▸ GOAL
Here are some records; quote them exactly, leaving out the pictures.

▸ RECORDS
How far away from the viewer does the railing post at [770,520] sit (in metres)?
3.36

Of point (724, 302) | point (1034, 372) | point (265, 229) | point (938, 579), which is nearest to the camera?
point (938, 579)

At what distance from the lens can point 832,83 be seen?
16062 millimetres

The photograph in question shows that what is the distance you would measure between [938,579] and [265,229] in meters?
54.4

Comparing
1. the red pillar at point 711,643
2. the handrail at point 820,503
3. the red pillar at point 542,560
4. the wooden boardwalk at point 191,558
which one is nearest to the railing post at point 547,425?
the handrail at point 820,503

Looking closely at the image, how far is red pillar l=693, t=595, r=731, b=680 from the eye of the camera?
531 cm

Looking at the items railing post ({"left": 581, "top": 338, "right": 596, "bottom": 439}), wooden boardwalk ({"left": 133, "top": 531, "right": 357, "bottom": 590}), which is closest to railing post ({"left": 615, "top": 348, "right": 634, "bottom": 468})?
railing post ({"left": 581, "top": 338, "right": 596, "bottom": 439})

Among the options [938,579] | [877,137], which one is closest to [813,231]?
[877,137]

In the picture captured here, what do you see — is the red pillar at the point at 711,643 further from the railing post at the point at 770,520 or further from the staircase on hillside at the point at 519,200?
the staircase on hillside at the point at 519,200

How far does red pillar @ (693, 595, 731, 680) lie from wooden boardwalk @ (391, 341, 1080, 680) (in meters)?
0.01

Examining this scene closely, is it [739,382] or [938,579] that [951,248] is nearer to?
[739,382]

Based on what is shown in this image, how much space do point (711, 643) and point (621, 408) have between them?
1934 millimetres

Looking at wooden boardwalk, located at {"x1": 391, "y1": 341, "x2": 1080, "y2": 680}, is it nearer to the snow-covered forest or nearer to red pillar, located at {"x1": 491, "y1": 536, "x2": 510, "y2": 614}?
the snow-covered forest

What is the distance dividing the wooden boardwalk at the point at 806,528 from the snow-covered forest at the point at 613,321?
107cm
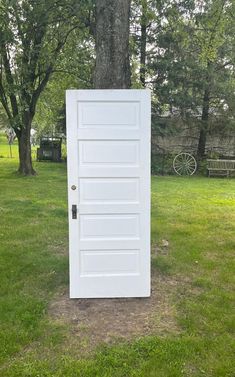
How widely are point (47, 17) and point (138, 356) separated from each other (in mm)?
5569

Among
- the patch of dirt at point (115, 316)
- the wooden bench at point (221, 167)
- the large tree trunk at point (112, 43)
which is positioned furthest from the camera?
the wooden bench at point (221, 167)

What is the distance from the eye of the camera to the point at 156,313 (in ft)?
11.7

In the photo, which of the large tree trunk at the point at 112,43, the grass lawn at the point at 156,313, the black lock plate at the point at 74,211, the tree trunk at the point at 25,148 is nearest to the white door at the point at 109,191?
the black lock plate at the point at 74,211

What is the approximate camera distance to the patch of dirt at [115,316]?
3.22 metres

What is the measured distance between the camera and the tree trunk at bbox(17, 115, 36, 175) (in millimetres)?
13102

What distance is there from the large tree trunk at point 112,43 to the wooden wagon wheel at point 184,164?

▸ ANSWER FOR THIS EXERCISE
How far away from the viewer does the railing post at [770,520] sit (in metres)?
3.36

Of point (724, 302) | point (1034, 372) | point (265, 229) | point (938, 579), which is nearest to the camera?
point (938, 579)

At what distance from the lens can point 832,83 be seen?
16062 millimetres

The photograph in question shows that what is the distance you would measure between [938,579] and [265,229] in meters?
54.4

Comparing
1. the red pillar at point 711,643
2. the handrail at point 820,503
3. the red pillar at point 542,560
4. the wooden boardwalk at point 191,558
which one is nearest to the railing post at point 547,425?
the handrail at point 820,503

Looking closely at the image, how far is red pillar l=693, t=595, r=731, b=680 from the eye of the camera?
531 cm

Looking at the items railing post ({"left": 581, "top": 338, "right": 596, "bottom": 439}), wooden boardwalk ({"left": 133, "top": 531, "right": 357, "bottom": 590}), which is closest to railing post ({"left": 615, "top": 348, "right": 634, "bottom": 468})?
railing post ({"left": 581, "top": 338, "right": 596, "bottom": 439})

Among the options [938,579] | [877,137], which one is closest to [813,231]?
[877,137]

In the picture captured here, what do you see — is the red pillar at the point at 711,643 further from the railing post at the point at 770,520 or further from the staircase on hillside at the point at 519,200?
the staircase on hillside at the point at 519,200

How far does red pillar @ (693, 595, 731, 680) lie from wooden boardwalk @ (391, 341, 1080, 680) (in meters)?
0.01

Examining this scene closely, is it [739,382] or [938,579] that [951,248] is nearer to?
[739,382]

Based on what is shown in this image, how much space do point (711, 643) and point (621, 408) have between them?
1934 millimetres

Looking at wooden boardwalk, located at {"x1": 391, "y1": 341, "x2": 1080, "y2": 680}, is it nearer to the snow-covered forest or nearer to red pillar, located at {"x1": 491, "y1": 536, "x2": 510, "y2": 614}?
the snow-covered forest

What is the distance dividing the wooden boardwalk at the point at 806,528 from the snow-covered forest at the point at 613,321?
107cm
How widely are point (47, 17) and point (138, 356) separated from each other (in mm)?
5569

Among
- the patch of dirt at point (115, 316)
- the wooden bench at point (221, 167)
- the large tree trunk at point (112, 43)
which is positioned furthest from the camera?
the wooden bench at point (221, 167)

What is the distance from the eye of the camera to the point at 156,313 (in ft)?
11.7

In the photo, which of the large tree trunk at the point at 112,43, the grass lawn at the point at 156,313, the black lock plate at the point at 74,211, the tree trunk at the point at 25,148 is nearest to the white door at the point at 109,191?
the black lock plate at the point at 74,211

What is the approximate camera distance to the patch of dirt at [115,316]?
3.22 metres

What is the measured distance between the camera and the tree trunk at bbox(17, 115, 36, 175) (in millimetres)?
13102

What distance is there from the large tree trunk at point 112,43 to the wooden wagon wheel at point 184,164?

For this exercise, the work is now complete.